Copy the rows between the line holding "In this particular" and the end of the rows, inclusive, without changing anything.
■ ■ ■
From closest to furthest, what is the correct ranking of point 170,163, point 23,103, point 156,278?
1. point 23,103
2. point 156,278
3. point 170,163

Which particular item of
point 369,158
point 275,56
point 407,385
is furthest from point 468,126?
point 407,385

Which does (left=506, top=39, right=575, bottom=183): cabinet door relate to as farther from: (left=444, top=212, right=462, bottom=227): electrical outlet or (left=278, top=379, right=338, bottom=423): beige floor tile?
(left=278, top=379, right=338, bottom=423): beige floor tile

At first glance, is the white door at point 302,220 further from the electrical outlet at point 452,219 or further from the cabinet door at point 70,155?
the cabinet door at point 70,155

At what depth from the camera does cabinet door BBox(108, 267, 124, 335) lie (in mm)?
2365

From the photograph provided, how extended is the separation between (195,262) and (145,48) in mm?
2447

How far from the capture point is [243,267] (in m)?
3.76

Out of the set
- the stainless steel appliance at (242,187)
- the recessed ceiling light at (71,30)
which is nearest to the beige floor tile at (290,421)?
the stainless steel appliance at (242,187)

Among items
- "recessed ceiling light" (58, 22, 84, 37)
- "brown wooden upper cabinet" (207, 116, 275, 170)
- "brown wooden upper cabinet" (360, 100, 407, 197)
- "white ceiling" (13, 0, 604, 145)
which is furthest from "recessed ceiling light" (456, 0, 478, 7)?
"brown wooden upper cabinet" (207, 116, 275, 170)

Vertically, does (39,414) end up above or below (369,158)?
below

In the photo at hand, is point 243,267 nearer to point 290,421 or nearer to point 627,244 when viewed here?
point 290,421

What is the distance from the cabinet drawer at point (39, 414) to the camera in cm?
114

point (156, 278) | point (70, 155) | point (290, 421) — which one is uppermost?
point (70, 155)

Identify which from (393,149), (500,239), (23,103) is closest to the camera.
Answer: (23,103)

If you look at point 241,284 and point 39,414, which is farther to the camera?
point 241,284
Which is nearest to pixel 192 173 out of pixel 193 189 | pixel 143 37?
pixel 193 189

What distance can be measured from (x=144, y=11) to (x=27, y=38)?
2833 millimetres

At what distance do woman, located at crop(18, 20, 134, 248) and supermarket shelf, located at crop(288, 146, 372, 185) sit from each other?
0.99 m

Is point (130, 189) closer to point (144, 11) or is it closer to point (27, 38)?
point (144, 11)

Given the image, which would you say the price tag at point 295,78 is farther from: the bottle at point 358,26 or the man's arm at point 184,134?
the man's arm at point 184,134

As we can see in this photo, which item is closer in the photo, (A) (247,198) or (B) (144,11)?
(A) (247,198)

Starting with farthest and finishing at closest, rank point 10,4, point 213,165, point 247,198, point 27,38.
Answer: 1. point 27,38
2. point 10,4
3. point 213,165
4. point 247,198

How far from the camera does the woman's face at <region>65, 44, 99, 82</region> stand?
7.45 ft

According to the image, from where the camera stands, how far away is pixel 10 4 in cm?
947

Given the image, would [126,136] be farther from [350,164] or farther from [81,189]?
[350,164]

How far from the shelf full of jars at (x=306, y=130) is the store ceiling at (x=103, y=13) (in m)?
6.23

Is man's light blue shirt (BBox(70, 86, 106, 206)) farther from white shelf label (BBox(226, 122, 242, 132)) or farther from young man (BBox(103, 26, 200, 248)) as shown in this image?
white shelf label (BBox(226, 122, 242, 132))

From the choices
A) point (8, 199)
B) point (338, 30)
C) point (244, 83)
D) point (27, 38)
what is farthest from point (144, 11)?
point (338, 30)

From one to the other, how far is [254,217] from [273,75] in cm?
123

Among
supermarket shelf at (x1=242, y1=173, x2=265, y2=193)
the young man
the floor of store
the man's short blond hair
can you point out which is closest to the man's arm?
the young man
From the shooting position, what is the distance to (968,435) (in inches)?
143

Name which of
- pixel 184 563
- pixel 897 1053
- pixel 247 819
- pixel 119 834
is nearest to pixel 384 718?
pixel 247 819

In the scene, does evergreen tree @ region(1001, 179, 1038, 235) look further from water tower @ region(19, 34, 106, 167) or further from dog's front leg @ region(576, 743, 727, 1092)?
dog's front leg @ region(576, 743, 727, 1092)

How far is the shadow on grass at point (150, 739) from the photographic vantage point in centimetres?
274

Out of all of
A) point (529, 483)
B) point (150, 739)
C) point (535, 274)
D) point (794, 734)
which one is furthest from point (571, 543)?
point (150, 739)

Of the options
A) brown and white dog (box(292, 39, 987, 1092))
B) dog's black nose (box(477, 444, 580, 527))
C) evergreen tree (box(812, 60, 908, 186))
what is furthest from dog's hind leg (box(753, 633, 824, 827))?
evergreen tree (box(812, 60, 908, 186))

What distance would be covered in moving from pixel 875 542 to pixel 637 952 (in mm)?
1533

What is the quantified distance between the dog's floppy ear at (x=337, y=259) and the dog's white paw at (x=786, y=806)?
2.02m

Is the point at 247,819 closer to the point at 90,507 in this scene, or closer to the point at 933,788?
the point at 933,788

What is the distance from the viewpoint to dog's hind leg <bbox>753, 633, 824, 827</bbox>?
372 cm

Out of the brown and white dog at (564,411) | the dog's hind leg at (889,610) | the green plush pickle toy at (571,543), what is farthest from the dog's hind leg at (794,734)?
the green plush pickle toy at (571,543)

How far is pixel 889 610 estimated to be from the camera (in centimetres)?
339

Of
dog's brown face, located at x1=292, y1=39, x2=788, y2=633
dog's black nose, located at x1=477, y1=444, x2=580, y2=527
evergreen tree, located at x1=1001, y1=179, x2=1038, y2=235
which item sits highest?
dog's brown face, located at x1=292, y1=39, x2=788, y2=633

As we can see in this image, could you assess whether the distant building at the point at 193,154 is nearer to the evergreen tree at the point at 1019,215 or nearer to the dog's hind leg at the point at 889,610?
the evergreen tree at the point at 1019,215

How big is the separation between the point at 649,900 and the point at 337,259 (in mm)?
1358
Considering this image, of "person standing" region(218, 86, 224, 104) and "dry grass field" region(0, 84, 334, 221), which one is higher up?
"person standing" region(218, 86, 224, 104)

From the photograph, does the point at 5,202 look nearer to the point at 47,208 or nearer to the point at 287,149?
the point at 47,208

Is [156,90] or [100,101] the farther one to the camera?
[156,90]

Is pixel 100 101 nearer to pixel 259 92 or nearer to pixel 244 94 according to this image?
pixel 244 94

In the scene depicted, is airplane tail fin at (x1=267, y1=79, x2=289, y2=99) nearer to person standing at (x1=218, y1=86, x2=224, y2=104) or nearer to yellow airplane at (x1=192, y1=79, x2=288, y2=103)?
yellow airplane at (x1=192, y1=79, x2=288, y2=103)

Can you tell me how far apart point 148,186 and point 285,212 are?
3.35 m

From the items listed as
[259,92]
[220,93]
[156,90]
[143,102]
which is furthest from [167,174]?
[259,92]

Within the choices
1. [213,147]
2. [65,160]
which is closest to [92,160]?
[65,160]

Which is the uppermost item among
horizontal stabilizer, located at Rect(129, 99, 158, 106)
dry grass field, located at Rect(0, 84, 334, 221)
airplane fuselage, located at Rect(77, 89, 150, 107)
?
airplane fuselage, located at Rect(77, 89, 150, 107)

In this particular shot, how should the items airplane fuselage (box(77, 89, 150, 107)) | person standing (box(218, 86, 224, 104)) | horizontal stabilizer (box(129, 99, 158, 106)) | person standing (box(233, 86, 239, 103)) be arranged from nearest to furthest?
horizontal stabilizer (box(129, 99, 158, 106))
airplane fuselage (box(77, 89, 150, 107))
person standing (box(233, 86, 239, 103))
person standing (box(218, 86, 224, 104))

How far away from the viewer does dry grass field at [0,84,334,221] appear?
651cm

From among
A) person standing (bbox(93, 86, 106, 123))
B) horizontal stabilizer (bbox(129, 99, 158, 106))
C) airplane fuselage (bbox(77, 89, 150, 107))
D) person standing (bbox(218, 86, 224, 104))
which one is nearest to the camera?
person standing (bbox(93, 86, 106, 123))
■ ■ ■
Complete output:
In this particular shot, how should the items airplane fuselage (box(77, 89, 150, 107)) | person standing (box(218, 86, 224, 104)) | horizontal stabilizer (box(129, 99, 158, 106)) | person standing (box(233, 86, 239, 103)) be arranged from nearest to furthest?
horizontal stabilizer (box(129, 99, 158, 106))
airplane fuselage (box(77, 89, 150, 107))
person standing (box(233, 86, 239, 103))
person standing (box(218, 86, 224, 104))

How far away from the viewer does dry grass field at [0,84,334,221] appear?
651cm

From among
A) person standing (bbox(93, 86, 106, 123))
B) horizontal stabilizer (bbox(129, 99, 158, 106))
C) airplane fuselage (bbox(77, 89, 150, 107))
D) person standing (bbox(218, 86, 224, 104))
which one is nearest to the camera?
person standing (bbox(93, 86, 106, 123))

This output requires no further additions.